When customers saw them, they wanted to buy them so orders were placed. Shay faced close to 125 lawsuits because deposits for the cars were made, but production of the cars was very slow.
“The main problem with building the cars was he didn’t have enough time to train people so you have a crew of five or six guys putting these cars together,” Burton said. “Well, if two of them miss work, it was not like things continued to move down the assembly line.”
Burton wanted this car for his collection. First, though, he had to convince his wife, who has since passed away.
“She said, ‘We don’t need another car,’” he said.
Burton got her to agree to look at it in exchange for a dinner out.
“She saw it and said, ‘You have room for one more,’” Burton said.
Burton bought it for $7,500. Sometime later, Burton was thinking about selling the car. Before doing so, he showed it to Terri, who he was dating before she became his wife.
“I keep all my cars in the basement,” Burton said. “She came down and saw it and she asked what I was going to do with it. I said probably sell it. She said, ‘I don’t think so.’ Now it is her car.”
Terri said she liked the style of the car.
“It was pretty cool,” she said.
So much about the car is unique. The engine and transmission came from a Pinto, Burton said. The frame and the body is all fiberglass.
Burton said the car has about 16,000 miles on it and drives well. But he and his wife only use it for car shows and occasionally drive it around town.
“When you pull into a car show, people don’t realize that it is not a T-Bird until you start talking to them about it,” he said. “We enjoy talking about it a lot.
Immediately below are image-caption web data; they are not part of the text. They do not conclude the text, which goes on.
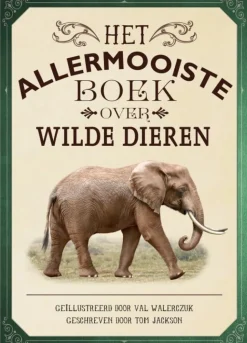 Het Allermooiste Boek Over Wilde Dieren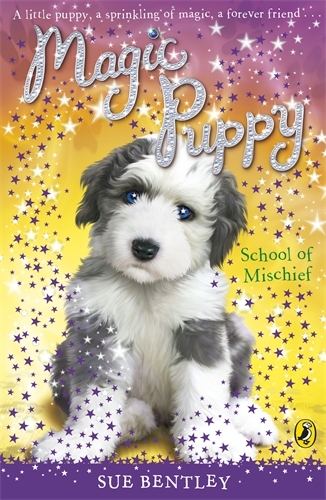 Book cover of #8 - Magic Puppy: School of Mischief by Sue Bentley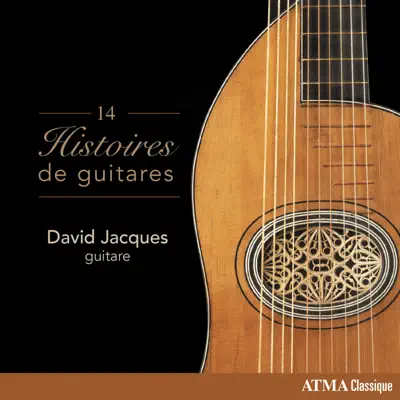 Ακούστε το άλμπουμ 14 Histoires de guitares από David Jacques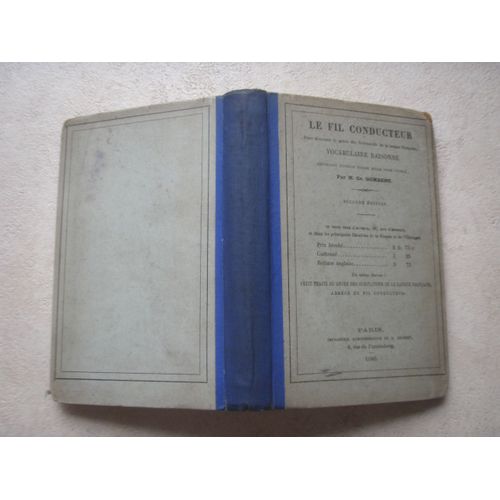 Le Fil Conducteur Pour Discerner Le Genre Des Substantifs De La Langue Française, Et En Apprendre Aisément L'orthographe. Vocabulaire Raisonné Contenant 13 Mille Noms Usuels. 2ème Édition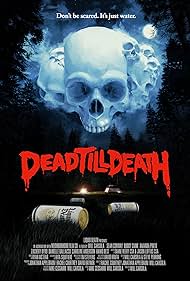 Dead Till Death (2021)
We sometimes take the brochures with us and show them.”
To learn more about the history of the Shay roadster and T-bird, go to www.shayhistory.com/HistoryShay.
The car definitely grabs people’s attention.
“First off, they are delighted to see it,” Burton said. “They are waving and smiling.”
It is easy for Burton to smile right back because fewer than 200 people in the country have one like it.